This recipe feeds 3-4. The first step is to cube about two pounds of venison steaks or roast. Add this meat and two large tomatoes (with the stem section cored out) to the slow cooker. Cook for 45 minutes.
While that cooks, quarter a white onion and separate the petals. In a medium mixing bowl, add one cup of whole milk, plain yogurt (not Greek) and stir in a tablespoon of minced garlic.
I bought Tandori masala spice already mixed, but you can easily find directions to mix your own online. I added two tablespoons to the yogurt, along with an additional teaspoon each of ground cumin, paprika, and chili powder.

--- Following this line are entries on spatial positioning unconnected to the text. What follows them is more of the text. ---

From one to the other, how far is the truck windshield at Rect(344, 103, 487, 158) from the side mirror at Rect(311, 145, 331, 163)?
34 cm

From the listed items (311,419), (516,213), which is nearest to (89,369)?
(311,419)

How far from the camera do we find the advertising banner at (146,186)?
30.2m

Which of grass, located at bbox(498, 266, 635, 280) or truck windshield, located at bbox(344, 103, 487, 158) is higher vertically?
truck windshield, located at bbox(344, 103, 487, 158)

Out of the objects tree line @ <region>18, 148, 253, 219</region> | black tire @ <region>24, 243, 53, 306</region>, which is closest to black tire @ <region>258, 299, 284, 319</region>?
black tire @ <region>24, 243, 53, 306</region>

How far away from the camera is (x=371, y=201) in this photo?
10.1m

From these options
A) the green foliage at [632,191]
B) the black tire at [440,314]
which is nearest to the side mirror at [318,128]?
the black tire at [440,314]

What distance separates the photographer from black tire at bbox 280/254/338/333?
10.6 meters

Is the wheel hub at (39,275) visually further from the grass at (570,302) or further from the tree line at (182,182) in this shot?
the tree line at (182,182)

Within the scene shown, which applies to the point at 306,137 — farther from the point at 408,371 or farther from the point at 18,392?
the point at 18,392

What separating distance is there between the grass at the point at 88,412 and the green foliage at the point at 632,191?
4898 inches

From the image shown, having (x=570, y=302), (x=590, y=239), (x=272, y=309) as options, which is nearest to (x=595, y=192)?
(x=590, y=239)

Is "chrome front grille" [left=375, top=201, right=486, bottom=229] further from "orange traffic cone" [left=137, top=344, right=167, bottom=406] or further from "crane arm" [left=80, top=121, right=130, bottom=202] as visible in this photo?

Add salt and pepper and stir well. Stir in the onion petals.
Back to the pressure cooker: Once the meat and tomatoes are done, drain them and mix in the sauce and onions. Reset the pressure cooker and cook an additional 15-minutes.

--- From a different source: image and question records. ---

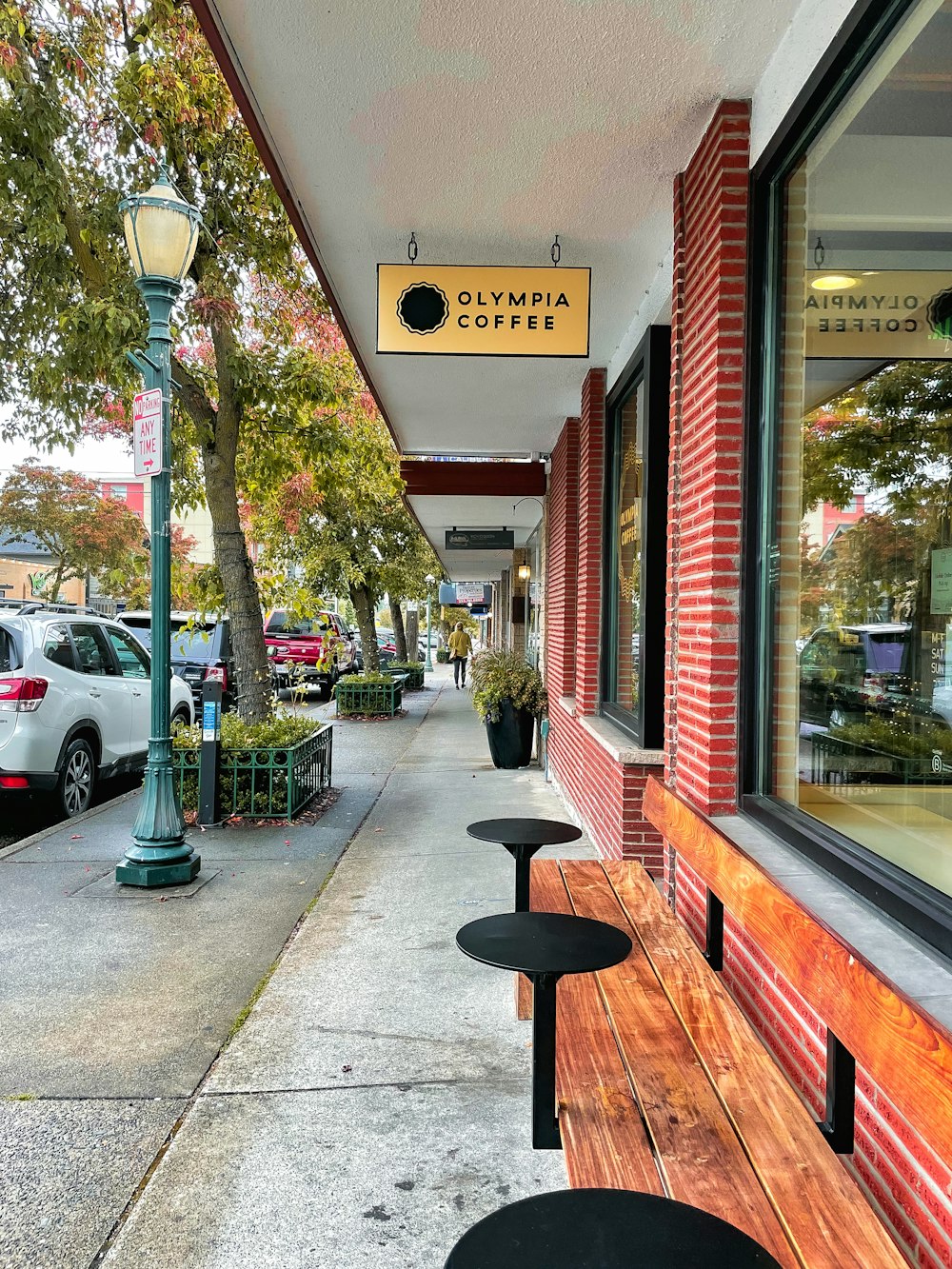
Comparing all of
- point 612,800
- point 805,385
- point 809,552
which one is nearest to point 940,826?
point 809,552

Prepare one and half cups of dry rice, preferably basmati rice, as you usually would. One way, if you don't have a steamer, is to boil the rice at a ratio of 1:2 rice to water. Mix the rice and water in a pot, bring to a boil uncovered, then stir, cover and reduce the heat until the water is absorbed. For this dish, add 1/4 cup slivered almonds at the start. When the water is absorbed, add 1/4 cup milk and wait for that to absorb, too, then remove from the heat and fluff the rice.
Serve the venison, sauce, and onions on a bed of rice.